++++ AUSGANGSTEXT ++++

Gedenken erlebbar machen

Oberst Richard Nunneley hat darauf bestanden, dass alle seine Kinder die Schlachtfelder des Ersten Weltkriegs besuchen sollten, um die brutale Realität des Krieges zu verstehen. Seit er die Armee verlassen hat, klärt er andere Menschen über die tragischen Folgen von Krieg auf. "Im National Army Museum hatten wir eine Ausstellung über Verstümmelungen und die Anfänge der plastischen Chirurgie", sagt Nunneley. "Wir haben viel Kritik eingesteckt, aber wir fanden, dass es unser Job sei, die Realität zu zeigen. Krieg ist eben eine blutige, scheußliche Sache."

Mit seinen vielen Opfern, den schrecklichen Zerstörungen und den politischen Folgen veränderte der Krieg die Ordnung der Welt zu Beginn des 20. Jahrhunderts drastisch. Doch in der Ausstellung gehe es nicht um Politik oder militärische Manöver, betont ihr Kurator, Paul Moorhouse. Sie drehe sich vielmehr um die menschliche Erfahrung des Krieges. "Am 1. Juli 1916, am Ende des ersten Tags der Schlacht an der Somme, waren 19.240 britische Soldaten tot. Eine Zahl, die schnell gesagt ist. Aber wie will man erfassen, was sie wirklich bedeutet?“, fragt er. "Man muss Zahlen ein Gesicht geben."

++++

**ZU ERLEDIGEN:**
**1)** Zähle alles auf, womit der Krieg laut Ausgangstext die Ordnung der Welt zu Beginn des 20. Jahrhunderts drastisch veränderte.
**2)** Wie viele britische Soldaten waren laut Ausgangstext am Ende des ersten Tags der Schlacht an der Somme tot?
**3)** Setze den Ausgangstext über das Gedenken an den Ersten Weltkrieg nach seinem letzten Satz fort.
Die nachstehenden Zeilen sind gesondertes Material und haben mit dem Ausgangstext nichts zu tun.

++++ BEREITGESTELLTE DATEN ++++

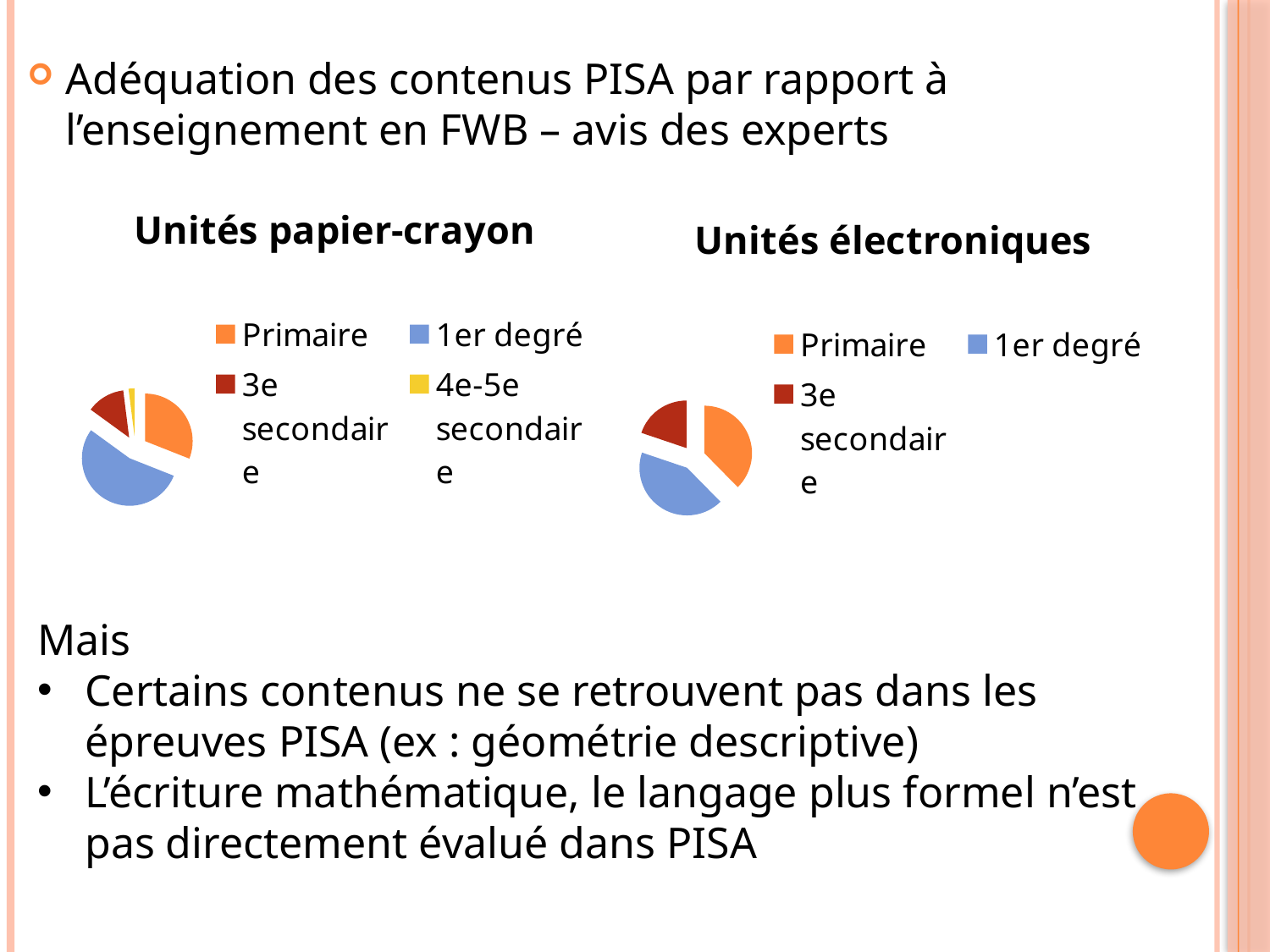
In the 'Unités électroniques' chart, which category has the largest slice? 1er degré In the 'Unités papier-crayon' chart, which category has the smallest slice? 4e-5e secondaire What kind of chart is the 'Unités papier-crayon' chart? pie chart In the 'Unités électroniques' chart, which slice is larger: Primaire or 3e secondaire? Primaire What kind of chart is the 'Unités électroniques' chart? pie chart What colour represents '1er degré' in both pie charts? blue In the 'Unités papier-crayon' chart, which category has the largest slice? 1er degré In the 'Unités électroniques' chart, which category has the smallest slice? 3e secondaire In the 'Unités papier-crayon' chart, which slice is larger: Primaire or 3e secondaire? Primaire How many categories does the legend of the 'Unités électroniques' chart list? 3 Which category appears in the legend of the 'Unités papier-crayon' chart but not in the legend of the 'Unités électroniques' chart? 4e-5e secondaire How many categories does the legend of the 'Unités papier-crayon' chart list? 4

++++

**ANTWORTEN JE AUFGABE:**
**1)**
- viele Opfer
- schreckliche Zerstörungen
- politische Folgen

**2)** 19.240

**3)**
Bildergalerie THE GREAT WAR IN PORTRAITS in der National Portrait Gallery
"A Grenadier Guardsman" von Sir William Orpen, 1917Bild: IWM ART 3045

Das Menschliche im Krieg sei es, was sie fasziniere, meint Penny Hamilton aus London, während sie an Fotos und Postkarten von Soldaten, eindrucksvollen Ölgemälden und britischen und deutschen Propagandavideos entlang geht. "Es gab Verluste in fast jeder Familie", sagt sie. "Im Krieg konnte jeder zum Opfer werden. Deshalb gibt es ein so großes Interesse daran. Egal, wer Schuld hatte. Der Krieg war verheerend für alle Länder."

Das menschliche Gesicht des Krieges

In den Porträts der Ausstellung spiegelt sich eindringlich das Leid des Krieges: bei Menschen, die wie gejagt wirken, bei den von Verletzungen Gezeichneten oder sogar manchen, die lachen. Im Eingangsbereich werden die Porträts von prominenten Herrschern und Generälen den Bildern einfacher, namenloser Soldaten gegenübergestellt. "Sie stehen für die vielen Soldaten des 21. Jahrhunderts, die einfach 'in Reih und Glied' in der Geschichte verschwinden", sagt Paul Moorhouse.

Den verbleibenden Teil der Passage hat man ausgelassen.